_PROVIDED PASSAGE:_
* * * * * * * * *

# SSHHHH!! Mom doesn't need to know!



## Crissa (Oct 7, 2007)

Well the other day my mom and dad left on an errand so we secretly let the baby out in the living room! Snapped this picture.










Naughty goat!


----------



## StaceyRosado (Oct 5, 2007)

hehe :wink:


----------



## AlaskaBoers (May 7, 2008)

lol! :wink:


----------



## rkalgren (Sep 22, 2008)

I won't tell, but you better keep her away from the computer.


----------



## Crissa (Oct 7, 2007)

I probably should huh? I can just see her typing away on here! :ROFL:


----------



## toth boer goats (Jul 20, 2008)

:ROFL: :ROFL: :ROFL: mum's the word... :wink:


----------



## Thanatos (Mar 16, 2009)

* * * * * * * * *

_DATA SUPPLIED:_
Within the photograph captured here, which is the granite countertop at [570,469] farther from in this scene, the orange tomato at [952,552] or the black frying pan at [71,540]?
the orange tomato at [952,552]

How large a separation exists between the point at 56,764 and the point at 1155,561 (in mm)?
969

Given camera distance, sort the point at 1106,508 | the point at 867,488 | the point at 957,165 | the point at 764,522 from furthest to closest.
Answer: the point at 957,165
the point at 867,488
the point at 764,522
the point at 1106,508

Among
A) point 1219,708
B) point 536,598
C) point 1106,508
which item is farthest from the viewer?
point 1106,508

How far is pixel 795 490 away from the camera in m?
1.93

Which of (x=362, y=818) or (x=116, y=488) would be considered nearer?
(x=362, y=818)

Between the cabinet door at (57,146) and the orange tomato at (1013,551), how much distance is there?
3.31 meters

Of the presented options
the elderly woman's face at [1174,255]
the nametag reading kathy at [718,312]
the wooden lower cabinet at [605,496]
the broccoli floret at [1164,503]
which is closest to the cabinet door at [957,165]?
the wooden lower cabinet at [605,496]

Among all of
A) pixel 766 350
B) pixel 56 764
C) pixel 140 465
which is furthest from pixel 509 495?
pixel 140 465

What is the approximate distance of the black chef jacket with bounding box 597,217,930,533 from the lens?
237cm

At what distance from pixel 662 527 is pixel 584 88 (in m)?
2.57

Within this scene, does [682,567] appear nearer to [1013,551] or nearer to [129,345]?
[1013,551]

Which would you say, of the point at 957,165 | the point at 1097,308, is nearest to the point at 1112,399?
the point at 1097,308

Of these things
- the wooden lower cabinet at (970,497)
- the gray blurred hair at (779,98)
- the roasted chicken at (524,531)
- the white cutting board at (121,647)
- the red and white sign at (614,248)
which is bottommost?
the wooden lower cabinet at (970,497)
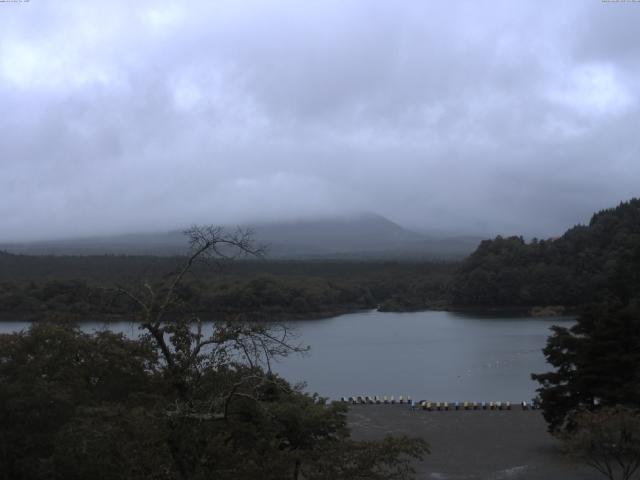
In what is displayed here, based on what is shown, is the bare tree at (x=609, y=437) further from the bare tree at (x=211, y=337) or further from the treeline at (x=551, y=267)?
the treeline at (x=551, y=267)

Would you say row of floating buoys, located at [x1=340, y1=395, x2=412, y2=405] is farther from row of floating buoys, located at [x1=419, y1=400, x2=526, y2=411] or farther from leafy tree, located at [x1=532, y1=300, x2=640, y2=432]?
leafy tree, located at [x1=532, y1=300, x2=640, y2=432]

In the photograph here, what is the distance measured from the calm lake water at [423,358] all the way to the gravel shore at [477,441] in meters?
3.35

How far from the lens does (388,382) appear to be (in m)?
27.5

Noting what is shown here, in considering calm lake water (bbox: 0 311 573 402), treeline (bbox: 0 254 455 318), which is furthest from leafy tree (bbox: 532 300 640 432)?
treeline (bbox: 0 254 455 318)

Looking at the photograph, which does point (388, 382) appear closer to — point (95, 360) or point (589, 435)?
point (589, 435)

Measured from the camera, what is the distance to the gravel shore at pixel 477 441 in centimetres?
1245

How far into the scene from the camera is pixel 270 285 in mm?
49844

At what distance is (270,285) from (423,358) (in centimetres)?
1856

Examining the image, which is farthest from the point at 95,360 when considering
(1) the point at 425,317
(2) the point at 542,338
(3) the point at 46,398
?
(1) the point at 425,317

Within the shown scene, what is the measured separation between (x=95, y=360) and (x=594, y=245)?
2223 inches

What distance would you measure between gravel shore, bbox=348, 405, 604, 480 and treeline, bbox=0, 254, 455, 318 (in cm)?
1604

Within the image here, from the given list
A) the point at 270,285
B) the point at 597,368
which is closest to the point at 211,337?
the point at 597,368

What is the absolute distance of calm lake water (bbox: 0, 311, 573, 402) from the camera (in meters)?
25.6

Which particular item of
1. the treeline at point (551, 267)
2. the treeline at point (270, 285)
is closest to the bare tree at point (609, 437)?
the treeline at point (270, 285)
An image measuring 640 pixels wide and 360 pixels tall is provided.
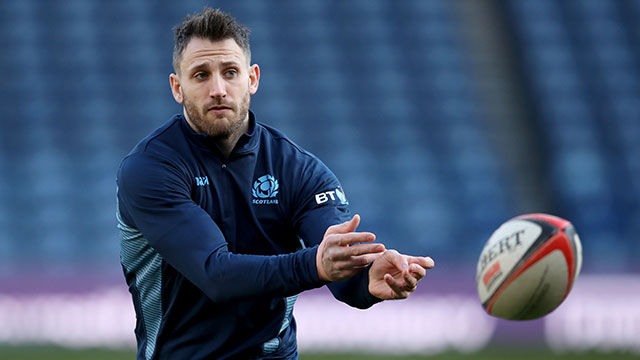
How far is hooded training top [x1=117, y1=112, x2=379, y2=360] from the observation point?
11.7 feet

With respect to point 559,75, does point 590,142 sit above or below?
below

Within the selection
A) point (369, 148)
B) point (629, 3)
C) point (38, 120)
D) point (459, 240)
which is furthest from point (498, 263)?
point (629, 3)

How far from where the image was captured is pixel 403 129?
1306 cm

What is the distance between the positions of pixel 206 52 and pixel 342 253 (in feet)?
3.69

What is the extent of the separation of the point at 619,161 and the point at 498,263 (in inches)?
A: 338

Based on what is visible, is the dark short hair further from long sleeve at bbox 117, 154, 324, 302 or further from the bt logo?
the bt logo

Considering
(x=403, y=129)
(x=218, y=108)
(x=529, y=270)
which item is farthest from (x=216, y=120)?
(x=403, y=129)

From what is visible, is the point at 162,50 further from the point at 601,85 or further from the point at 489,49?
the point at 601,85

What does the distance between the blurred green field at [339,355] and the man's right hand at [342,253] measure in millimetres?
5718

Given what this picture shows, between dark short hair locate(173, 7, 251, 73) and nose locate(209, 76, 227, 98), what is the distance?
0.18 meters

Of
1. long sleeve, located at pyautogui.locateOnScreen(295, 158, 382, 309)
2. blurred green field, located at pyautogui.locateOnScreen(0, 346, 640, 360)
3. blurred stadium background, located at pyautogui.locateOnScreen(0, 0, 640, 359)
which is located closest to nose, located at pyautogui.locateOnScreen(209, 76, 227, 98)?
long sleeve, located at pyautogui.locateOnScreen(295, 158, 382, 309)

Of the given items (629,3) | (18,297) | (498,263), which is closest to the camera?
(498,263)

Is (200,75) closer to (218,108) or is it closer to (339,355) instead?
(218,108)

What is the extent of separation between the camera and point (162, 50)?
13.6 m
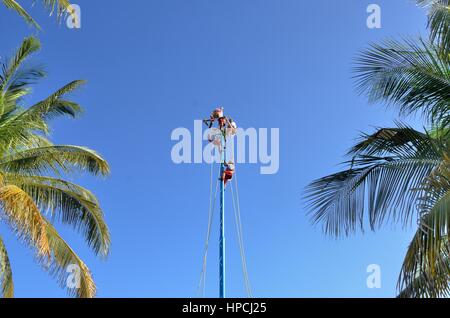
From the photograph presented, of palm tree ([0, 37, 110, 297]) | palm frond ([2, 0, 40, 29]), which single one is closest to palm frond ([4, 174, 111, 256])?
palm tree ([0, 37, 110, 297])

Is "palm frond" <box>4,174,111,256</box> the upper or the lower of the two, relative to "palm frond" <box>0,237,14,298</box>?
upper

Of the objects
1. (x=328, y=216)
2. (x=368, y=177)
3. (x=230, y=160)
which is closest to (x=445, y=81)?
(x=368, y=177)

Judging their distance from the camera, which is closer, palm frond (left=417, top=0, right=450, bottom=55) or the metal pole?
palm frond (left=417, top=0, right=450, bottom=55)

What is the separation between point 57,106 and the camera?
53.3ft

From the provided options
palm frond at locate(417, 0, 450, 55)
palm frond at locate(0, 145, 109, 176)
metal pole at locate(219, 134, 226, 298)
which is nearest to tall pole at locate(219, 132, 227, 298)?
metal pole at locate(219, 134, 226, 298)

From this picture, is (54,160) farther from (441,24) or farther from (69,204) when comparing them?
(441,24)

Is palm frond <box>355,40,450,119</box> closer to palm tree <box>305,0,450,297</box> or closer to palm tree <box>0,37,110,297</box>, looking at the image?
palm tree <box>305,0,450,297</box>

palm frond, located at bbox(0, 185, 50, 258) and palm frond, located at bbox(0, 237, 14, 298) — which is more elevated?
palm frond, located at bbox(0, 185, 50, 258)

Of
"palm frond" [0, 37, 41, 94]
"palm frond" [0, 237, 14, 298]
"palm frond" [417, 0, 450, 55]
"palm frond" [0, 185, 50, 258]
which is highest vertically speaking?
"palm frond" [0, 37, 41, 94]

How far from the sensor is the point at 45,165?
15500 millimetres

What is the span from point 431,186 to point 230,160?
30.5 ft

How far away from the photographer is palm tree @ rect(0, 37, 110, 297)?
48.6 ft

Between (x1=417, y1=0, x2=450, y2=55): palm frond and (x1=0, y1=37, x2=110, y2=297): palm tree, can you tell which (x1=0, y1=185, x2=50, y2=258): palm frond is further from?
(x1=417, y1=0, x2=450, y2=55): palm frond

* * * * * * * * *

_TASK GOAL:_ Which usernames appear in the entry headings of the goat forum thread? List each one once.

_RESULT OF THE TASK:_
Crissa
StaceyRosado
AlaskaBoers
rkalgren
toth boer goats
Thanatos